[start Records]
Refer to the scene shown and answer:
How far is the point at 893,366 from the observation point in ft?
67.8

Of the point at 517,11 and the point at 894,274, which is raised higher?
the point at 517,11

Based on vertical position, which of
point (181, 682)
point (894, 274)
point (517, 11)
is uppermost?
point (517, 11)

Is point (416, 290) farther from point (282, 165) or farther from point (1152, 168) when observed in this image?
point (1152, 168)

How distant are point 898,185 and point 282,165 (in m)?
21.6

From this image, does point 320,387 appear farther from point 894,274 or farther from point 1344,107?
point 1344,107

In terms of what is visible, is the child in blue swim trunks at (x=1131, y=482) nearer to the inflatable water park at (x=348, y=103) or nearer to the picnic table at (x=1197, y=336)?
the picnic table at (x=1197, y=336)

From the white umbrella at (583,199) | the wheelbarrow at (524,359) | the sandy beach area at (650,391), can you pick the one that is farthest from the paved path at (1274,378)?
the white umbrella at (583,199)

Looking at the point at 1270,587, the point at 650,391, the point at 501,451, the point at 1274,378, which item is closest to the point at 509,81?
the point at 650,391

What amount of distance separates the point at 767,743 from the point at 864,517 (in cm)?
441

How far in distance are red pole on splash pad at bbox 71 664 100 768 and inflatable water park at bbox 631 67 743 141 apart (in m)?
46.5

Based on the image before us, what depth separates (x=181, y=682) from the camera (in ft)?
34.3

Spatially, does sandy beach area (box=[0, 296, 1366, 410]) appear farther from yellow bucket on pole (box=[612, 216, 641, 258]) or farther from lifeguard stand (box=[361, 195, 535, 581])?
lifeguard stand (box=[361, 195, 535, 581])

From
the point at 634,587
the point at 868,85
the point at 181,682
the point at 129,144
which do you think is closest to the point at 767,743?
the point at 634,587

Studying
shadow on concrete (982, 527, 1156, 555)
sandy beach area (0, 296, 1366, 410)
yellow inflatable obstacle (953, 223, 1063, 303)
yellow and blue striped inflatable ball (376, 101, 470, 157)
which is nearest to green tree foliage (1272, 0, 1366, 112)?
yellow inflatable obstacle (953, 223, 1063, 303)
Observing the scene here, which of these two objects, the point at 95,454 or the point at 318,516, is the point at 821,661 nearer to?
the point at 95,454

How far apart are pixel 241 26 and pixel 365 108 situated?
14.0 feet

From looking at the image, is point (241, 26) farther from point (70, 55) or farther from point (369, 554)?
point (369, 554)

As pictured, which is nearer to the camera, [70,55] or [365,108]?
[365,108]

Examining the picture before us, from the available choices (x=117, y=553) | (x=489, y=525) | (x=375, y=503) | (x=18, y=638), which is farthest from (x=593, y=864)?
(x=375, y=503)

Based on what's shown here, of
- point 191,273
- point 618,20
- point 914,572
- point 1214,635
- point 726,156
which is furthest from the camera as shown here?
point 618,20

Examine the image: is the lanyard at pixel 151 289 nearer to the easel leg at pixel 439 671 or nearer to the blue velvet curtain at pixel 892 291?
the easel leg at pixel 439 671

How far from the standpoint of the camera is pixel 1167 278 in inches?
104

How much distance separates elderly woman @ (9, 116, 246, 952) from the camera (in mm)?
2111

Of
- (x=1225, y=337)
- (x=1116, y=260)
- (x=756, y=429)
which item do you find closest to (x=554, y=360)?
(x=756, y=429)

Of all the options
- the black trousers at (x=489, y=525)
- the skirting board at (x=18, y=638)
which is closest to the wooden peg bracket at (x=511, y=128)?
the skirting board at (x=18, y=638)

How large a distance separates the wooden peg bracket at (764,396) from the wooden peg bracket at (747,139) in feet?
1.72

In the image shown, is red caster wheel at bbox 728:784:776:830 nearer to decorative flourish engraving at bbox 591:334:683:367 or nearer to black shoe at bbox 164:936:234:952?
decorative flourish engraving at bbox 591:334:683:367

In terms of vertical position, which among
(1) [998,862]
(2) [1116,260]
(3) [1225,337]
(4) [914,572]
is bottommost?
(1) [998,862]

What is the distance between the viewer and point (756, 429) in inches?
[end Records]
Task to carry out
Rewrite every line of the entries above as a numbered list, omitting the blank lines.

The response
1. Refer to the scene shown and answer:
2. How far is the point at 893,366 from the observation point in ft?
3. 67.8
4. Of the point at 517,11 and the point at 894,274, which is raised higher?
5. the point at 517,11
6. Based on vertical position, which of
7. point (181, 682)
8. point (894, 274)
9. point (517, 11)
10. is uppermost?
11. point (517, 11)
12. Is point (416, 290) farther from point (282, 165) or farther from point (1152, 168) when observed in this image?
13. point (1152, 168)
14. How distant are point 898,185 and point 282,165 (in m)?
15. 21.6
16. From this image, does point 320,387 appear farther from point 894,274 or farther from point 1344,107?
17. point 1344,107
18. In terms of what is visible, is the child in blue swim trunks at (x=1131, y=482) nearer to the inflatable water park at (x=348, y=103) or nearer to the picnic table at (x=1197, y=336)?
19. the picnic table at (x=1197, y=336)
20. From the white umbrella at (583,199) | the wheelbarrow at (524,359) | the sandy beach area at (650,391), can you pick the one that is farthest from the paved path at (1274,378)?
21. the white umbrella at (583,199)
22. Looking at the point at 1270,587, the point at 650,391, the point at 501,451, the point at 1274,378, which item is closest to the point at 509,81?
23. the point at 650,391
24. What amount of distance separates the point at 767,743 from the point at 864,517 (in cm)?
25. 441
26. How far in distance are red pole on splash pad at bbox 71 664 100 768 and inflatable water park at bbox 631 67 743 141 apart (in m)?
27. 46.5
28. Based on the image before us, what depth separates (x=181, y=682) from the camera (in ft)?
29. 34.3
30. Spatially, does sandy beach area (box=[0, 296, 1366, 410]) appear farther from yellow bucket on pole (box=[612, 216, 641, 258]) or farther from lifeguard stand (box=[361, 195, 535, 581])?
31. lifeguard stand (box=[361, 195, 535, 581])
32. From
33. the point at 634,587
34. the point at 868,85
35. the point at 181,682
36. the point at 129,144
37. which do you think is closest to the point at 767,743?
38. the point at 634,587
39. Studying
40. shadow on concrete (982, 527, 1156, 555)
41. sandy beach area (0, 296, 1366, 410)
42. yellow inflatable obstacle (953, 223, 1063, 303)
43. yellow and blue striped inflatable ball (376, 101, 470, 157)
44. which is nearest to green tree foliage (1272, 0, 1366, 112)?
45. yellow inflatable obstacle (953, 223, 1063, 303)
46. Observing the scene here, which of these two objects, the point at 95,454 or the point at 318,516, is the point at 821,661 nearer to?
47. the point at 95,454
48. How far apart are pixel 241 26 and pixel 365 108 situated?
49. 14.0 feet
50. From looking at the image, is point (241, 26) farther from point (70, 55) or farther from point (369, 554)?
51. point (369, 554)
52. As pictured, which is nearer to the camera, [70,55] or [365,108]?
53. [365,108]
54. Examining the picture before us, from the available choices (x=117, y=553) | (x=489, y=525) | (x=375, y=503) | (x=18, y=638), which is farthest from (x=593, y=864)?
55. (x=375, y=503)
56. Based on what's shown here, of
57. - point 191,273
58. - point 618,20
59. - point 914,572
60. - point 1214,635
61. - point 726,156
62. which is furthest from the camera as shown here?
63. point 618,20
64. Examine the image: is the lanyard at pixel 151 289 nearer to the easel leg at pixel 439 671 or nearer to the blue velvet curtain at pixel 892 291?
65. the easel leg at pixel 439 671
66. How far from the standpoint of the camera is pixel 1167 278 in inches?
67. 104
68. How much distance separates elderly woman @ (9, 116, 246, 952) from the camera (in mm)?
69. 2111
70. Of
71. - (x=1225, y=337)
72. - (x=1116, y=260)
73. - (x=756, y=429)
74. which item do you find closest to (x=554, y=360)?
75. (x=756, y=429)
76. Of all the options
77. - the black trousers at (x=489, y=525)
78. - the skirting board at (x=18, y=638)
79. which is closest to the wooden peg bracket at (x=511, y=128)?
80. the skirting board at (x=18, y=638)
81. How large a distance separates the wooden peg bracket at (764,396) from the wooden peg bracket at (747,139) in feet?
82. 1.72
83. In the image shown, is red caster wheel at bbox 728:784:776:830 nearer to decorative flourish engraving at bbox 591:334:683:367 or nearer to black shoe at bbox 164:936:234:952?
84. decorative flourish engraving at bbox 591:334:683:367
85. In terms of vertical position, which among
86. (1) [998,862]
87. (2) [1116,260]
88. (3) [1225,337]
89. (4) [914,572]
90. is bottommost?
91. (1) [998,862]
92. What is the distance between the viewer and point (756, 429) in inches?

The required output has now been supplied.